* **ОТРЫВОК**

--------

Но прежде вспомним, о чем рассказывает роман Аркадия и Георгия Вайнеров «Эра милосердия». И кстати, «Место встречи изменить нельзя» — название не только фильма, но и первоначального, журнального варианта романа. Именно под названием «Место встречи изменить нельзя» роман Вайнеров о соперничестве двух МУРовских оперов, Глеба Жеглова и Владимира Шарапова, впервые увидел свет на страницах журнала «Смена» в 1975 году[368].
Фронтовой разведчик, молодой лейтенант, вернувшись после войны в Москву, получает от райкома комсомола направление на службу в уголовный розыск — знаменитый МУР, на Петровку, 38. Здесь он попадает под начало более опытного сотрудника и начинает свою карьеру с участия в расследовании убийства молодой женщины и одновременно — противостоянии банде грабителей, терроризирующих послевоенную столицу. По ходу сюжета перед нами проходят картины жизни послевоенной Москвы — в том числе, жуликоватых хозяйственников, профессиональных уголовников, театральной богемы.
В конце концов, дело завершается победой оперативников, причем важную роль сыграло успешное внедрение бывшего фронтовика в уголовную среду, под чужим именем…
Нет, перед вами отнюдь не краткое изложение сюжета «Эры милосердия» (а похоже, правда?). Собственно, я решил немного помистифицировать, и внимательный читатель, наверное, это понял. По тому хотя бы, что в романе Вайнеров бывший разведчик, ставший опером МУРа, Владимир Шарапов, имеет звание старший лейтенант. А я пишу о лейтенанте.
О лейтенанте Сергее Коршунове, главном герое детективной повести Аркадия Адамова «Дело “пестрых”»:
«Ранней весной демобилизованный офицер-комсомолец Сергей Коршунов возвращался домой из Германии…»[369]
Именно так развивается сюжет повести, которую принято считать первым советским милицейским детективом, поскольку она вышла на заре хрущевской «оттепели», в 1956 году, сначала в журнале «Юность», затем, в том же году, отдельным изданием — в издательстве «Молодая гвардия». Действительно, с нее начинается отсчет советского милицейского романа. Хотя до войны были попытки, более или менее успешные; что до послевоенных, то тут первенство было за военными приключениями и «шпионскими» романами. Так что определение «Дела “пестрых”» как первого советского милицейского детектива, вполне оправданно.

--------

* **ЗАПИСАННЫЕ СВЕДЕНИЯ**
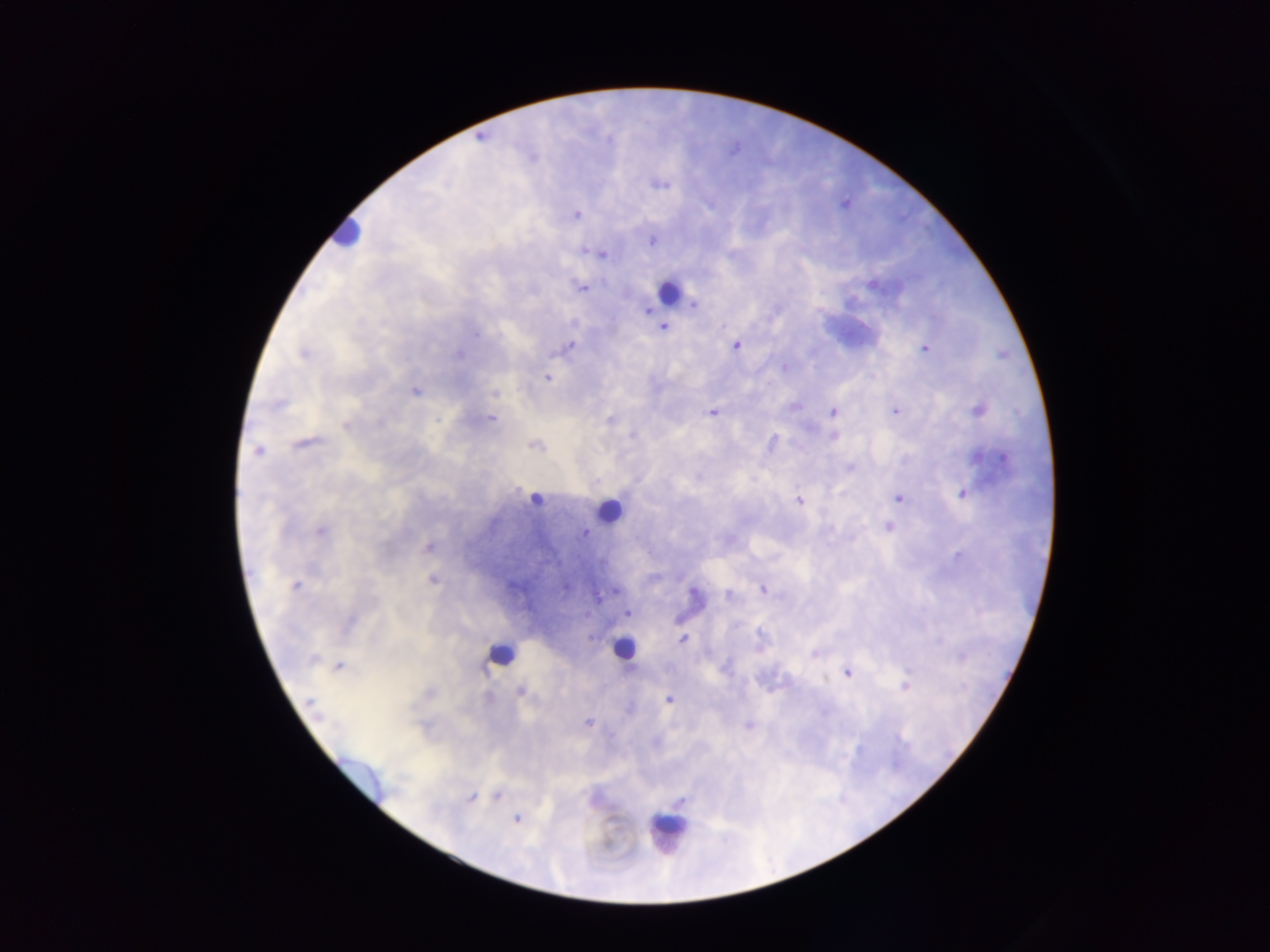

Approximate centers as (x, y) in pixels.
Summary:
  - Leukocyte locations (subset; some below the resolvable size): (344, 234), (667, 297), (536, 499), (608, 509), (623, 648), (499, 655), (670, 830)
  - Plasmodium parasite locations: (658, 183), (576, 215), (652, 241), (585, 252), (599, 254), (872, 284), (582, 287), (694, 304), (647, 310), (663, 327), (477, 334), (570, 346), (736, 346), (925, 349), (303, 354), (459, 354), (784, 367), (547, 378), (415, 391), (494, 394), (277, 404), (794, 406), (833, 411), (894, 411), (979, 411), (712, 413), (491, 418), (610, 420), (345, 426), (631, 434), (834, 436), (772, 442), (303, 444), (534, 445), (258, 450), (976, 456), (1005, 458), (849, 467), (963, 493), (899, 498), (798, 500), (888, 527), (319, 530), (585, 533), (429, 547), (957, 556), (432, 579), (295, 586), (763, 589), (616, 590), (729, 594), (627, 613), (682, 639), (815, 653), (313, 659), (339, 666), (847, 672), (905, 686), (520, 691), (668, 699), (310, 702), (589, 723), (748, 725), (497, 796), (471, 797), (680, 801), (516, 819)
  - Capture: mobile-phone photograph through a microscope
  - Image size: 1270×952 pixels
  - Field of view: single
  - Country: Ghana
  - Preparation: thick blood smear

--------

* **КРАТКОЕ ЗАДАНИЕ**
Приведите заново полностью, слово в слово, отрывок выше о первом советском милицейском детективе.

* **ОТВЕТ К ЗАДАНИЮ**
Но прежде вспомним, о чем рассказывает роман Аркадия и Георгия Вайнеров «Эра милосердия». И кстати, «Место встречи изменить нельзя» — название не только фильма, но и первоначального, журнального варианта романа. Именно под названием «Место встречи изменить нельзя» роман Вайнеров о соперничестве двух МУРовских оперов, Глеба Жеглова и Владимира Шарапова, впервые увидел свет на страницах журнала «Смена» в 1975 году[368].
Фронтовой разведчик, молодой лейтенант, вернувшись после войны в Москву, получает от райкома комсомола направление на службу в уголовный розыск — знаменитый МУР, на Петровку, 38. Здесь он попадает под начало более опытного сотрудника и начинает свою карьеру с участия в расследовании убийства молодой женщины и одновременно — противостоянии банде грабителей, терроризирующих послевоенную столицу. По ходу сюжета перед нами проходят картины жизни послевоенной Москвы — в том числе, жуликоватых хозяйственников, профессиональных уголовников, театральной богемы.
В конце концов, дело завершается победой оперативников, причем важную роль сыграло успешное внедрение бывшего фронтовика в уголовную среду, под чужим именем…
Нет, перед вами отнюдь не краткое изложение сюжета «Эры милосердия» (а похоже, правда?). Собственно, я решил немного помистифицировать, и внимательный читатель, наверное, это понял. По тому хотя бы, что в романе Вайнеров бывший разведчик, ставший опером МУРа, Владимир Шарапов, имеет звание старший лейтенант. А я пишу о лейтенанте.
О лейтенанте Сергее Коршунове, главном герое детективной повести Аркадия Адамова «Дело “пестрых”»:
«Ранней весной демобилизованный офицер-комсомолец Сергей Коршунов возвращался домой из Германии…»[369]
Именно так развивается сюжет повести, которую принято считать первым советским милицейским детективом, поскольку она вышла на заре хрущевской «оттепели», в 1956 году, сначала в журнале «Юность», затем, в том же году, отдельным изданием — в издательстве «Молодая гвардия». Действительно, с нее начинается отсчет советского милицейского романа. Хотя до войны были попытки, более или менее успешные; что до послевоенных, то тут первенство было за военными приключениями и «шпионскими» романами. Так что определение «Дела “пестрых”» как первого советского милицейского детектива, вполне оправданно.